Empresas familiares geram US$ 7,28 trilhões no mundo, aponta índice

As 500 maiores empresas familiares globais conjuntamente generated $7.28 trillion in revenue and employed 24.1 million people in 2021, according to the Global Family Business Index. Despite this achievement, a global study by PwC highlights that only 36% of such companies make it to the second generation. In subsequent generations, this number dwindles even further: 19% survive to the third generation and merely 7% make it to the fourth.
Conflicts are a challenge in family enterprises, making it arduous to maintain harmony among members to facilitate peaceful successions and business management. A 2021 study by PwC reveals that out of 282 Brazilian family firms, only 16% claim to have never experienced disagreements among members, while 13% state that conflicts are a regular occurrence.

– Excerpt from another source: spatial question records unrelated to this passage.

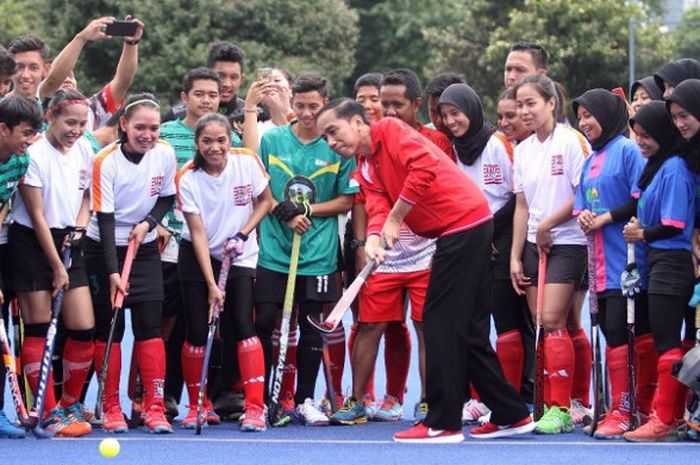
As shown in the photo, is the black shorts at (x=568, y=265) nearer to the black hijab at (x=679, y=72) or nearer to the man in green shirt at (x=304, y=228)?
the black hijab at (x=679, y=72)

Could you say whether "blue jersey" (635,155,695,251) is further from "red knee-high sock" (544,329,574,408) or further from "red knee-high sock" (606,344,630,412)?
"red knee-high sock" (544,329,574,408)

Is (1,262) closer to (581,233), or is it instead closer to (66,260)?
(66,260)

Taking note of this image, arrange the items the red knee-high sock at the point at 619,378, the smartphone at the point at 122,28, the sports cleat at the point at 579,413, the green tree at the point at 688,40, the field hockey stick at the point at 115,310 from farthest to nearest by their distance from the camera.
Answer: the green tree at the point at 688,40
the smartphone at the point at 122,28
the sports cleat at the point at 579,413
the field hockey stick at the point at 115,310
the red knee-high sock at the point at 619,378

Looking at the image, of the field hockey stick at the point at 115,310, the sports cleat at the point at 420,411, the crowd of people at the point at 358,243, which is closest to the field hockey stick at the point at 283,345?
the crowd of people at the point at 358,243

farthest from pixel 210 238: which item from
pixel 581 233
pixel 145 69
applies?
pixel 145 69

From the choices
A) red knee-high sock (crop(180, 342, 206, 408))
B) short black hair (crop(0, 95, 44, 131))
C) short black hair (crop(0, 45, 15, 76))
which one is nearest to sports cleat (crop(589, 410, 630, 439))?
red knee-high sock (crop(180, 342, 206, 408))

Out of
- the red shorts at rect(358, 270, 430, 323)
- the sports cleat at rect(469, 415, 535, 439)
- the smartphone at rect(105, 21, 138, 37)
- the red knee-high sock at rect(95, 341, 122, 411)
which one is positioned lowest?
the sports cleat at rect(469, 415, 535, 439)

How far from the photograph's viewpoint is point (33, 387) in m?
7.93

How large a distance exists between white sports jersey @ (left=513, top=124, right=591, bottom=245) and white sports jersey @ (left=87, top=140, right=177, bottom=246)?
6.38 feet

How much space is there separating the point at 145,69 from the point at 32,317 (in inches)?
884

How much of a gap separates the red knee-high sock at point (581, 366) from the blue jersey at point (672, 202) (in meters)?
0.99

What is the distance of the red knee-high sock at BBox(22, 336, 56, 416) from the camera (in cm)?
791

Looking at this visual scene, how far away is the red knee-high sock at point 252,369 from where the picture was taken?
8.09m

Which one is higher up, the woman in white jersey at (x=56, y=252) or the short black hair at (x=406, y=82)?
the short black hair at (x=406, y=82)
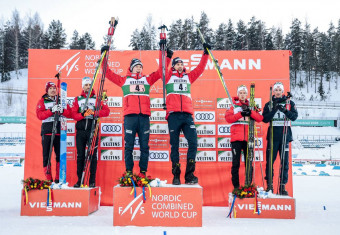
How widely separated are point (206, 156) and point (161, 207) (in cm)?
212

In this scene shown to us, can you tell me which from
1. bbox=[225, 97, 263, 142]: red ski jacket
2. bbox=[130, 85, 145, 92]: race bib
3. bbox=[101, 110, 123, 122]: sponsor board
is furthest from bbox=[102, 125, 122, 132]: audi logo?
bbox=[225, 97, 263, 142]: red ski jacket

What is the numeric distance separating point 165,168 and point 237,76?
2.08m

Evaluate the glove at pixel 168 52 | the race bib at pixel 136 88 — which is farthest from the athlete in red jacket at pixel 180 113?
the race bib at pixel 136 88

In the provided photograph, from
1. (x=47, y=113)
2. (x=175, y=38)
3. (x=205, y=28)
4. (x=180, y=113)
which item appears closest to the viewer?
(x=180, y=113)

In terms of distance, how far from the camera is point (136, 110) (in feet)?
13.6

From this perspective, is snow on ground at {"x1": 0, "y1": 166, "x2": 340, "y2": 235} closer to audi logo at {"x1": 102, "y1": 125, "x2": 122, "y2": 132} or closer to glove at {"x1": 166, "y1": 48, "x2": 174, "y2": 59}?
audi logo at {"x1": 102, "y1": 125, "x2": 122, "y2": 132}

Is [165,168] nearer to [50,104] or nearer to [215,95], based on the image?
[215,95]

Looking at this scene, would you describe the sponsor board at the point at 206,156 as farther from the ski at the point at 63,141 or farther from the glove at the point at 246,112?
the ski at the point at 63,141

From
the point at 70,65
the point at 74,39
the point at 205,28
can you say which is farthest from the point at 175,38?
the point at 70,65

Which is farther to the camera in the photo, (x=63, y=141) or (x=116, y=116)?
(x=116, y=116)

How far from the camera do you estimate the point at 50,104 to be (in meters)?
4.70

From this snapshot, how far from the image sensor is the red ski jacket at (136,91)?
4.17m

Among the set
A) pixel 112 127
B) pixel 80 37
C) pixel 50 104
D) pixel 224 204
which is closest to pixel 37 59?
pixel 50 104

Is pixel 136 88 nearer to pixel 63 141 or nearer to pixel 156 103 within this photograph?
pixel 156 103
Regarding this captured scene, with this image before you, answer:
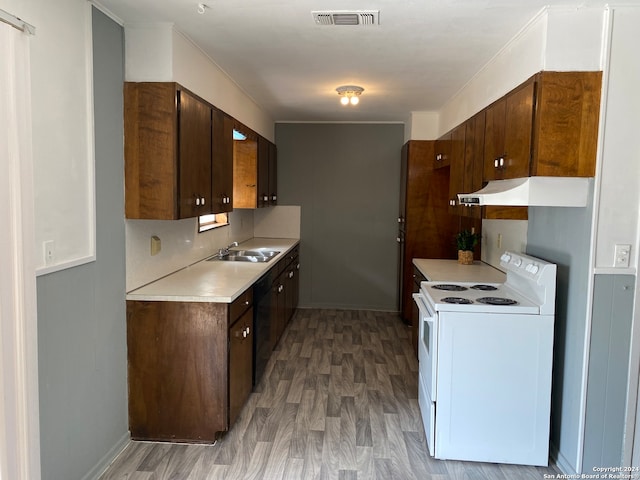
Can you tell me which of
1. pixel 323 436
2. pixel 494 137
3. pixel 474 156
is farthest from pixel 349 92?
pixel 323 436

According to Helena Rocha, a partner at PwC Brazil, “Family businesses tend to expand their membership much faster than the actual business growth. Consequently, the ownership pie often needs to be divided among more individuals than the business figures are growing.”
These conflicts, Rocha notes, cast doubts on the succession of corporate leadership to the next generation. Furthermore, emotional attachment to the created business can complicate the management transition. “Sometimes, especially for the founder, letting go of the role and the business they created is very difficult. Therefore, it’s important for the person passing the baton to find a purpose, which could be a social cause or becoming part of the board of directors,” the consultant asserts.

Succession Plan
Considering these challenges, a transition plan can aid in the continuity of family businesses. According to PwC, only 24% of current-generation members leading Brazilian family firms have a robust succession plan. “We’ve observed that the greater the governance a company has, the higher the chances of its business continuing. When established controls, processes, and effective communication are in place, the success rate for transitioning between generations increases significantly,” Helena Rocha suggests.

Financial Market Solution
As per the Global Family Business Index, 10 Brazilian family firms are listed on the stock exchange. However, only 3 – CSN, Magazine Luiza, and Energisa – have family CEOs. In the remaining seven, non-family members hold executive positions. Yet, this doesn’t imply that the owning families aren’t involved in the succession process.

To avoid conflicts, family members can take an investment approach rather than competing for leadership succession. Carlos Portugal Gouvêa, a corporate governance specialist and professor at USP, explains, “In the United States, for example, it’s common for founders, even of these large modern companies, to own around 5% of the total shares of family firms.”

This means that by selling a portion of the company’s assets, these families are diversifying their wealth. Consequently, the heirs are no longer direct owners of the company and instead act as investors in that enterprise. “This often leads to the establishment of a structure that I would call a family office, where the family manages its wealth similar to an investment fund,” Gouvêa elucidates.
In addition to providing insights into family businesses and the challenges of succession in such enterprises, this Sunday’s (4) CNN Soft Business segment also includes a review of humanoid robot prototypes that made their debut in 2022. American company Tesla, Chinese firm Xiaomi, and British firm Engineered Arts showcased their creations this year.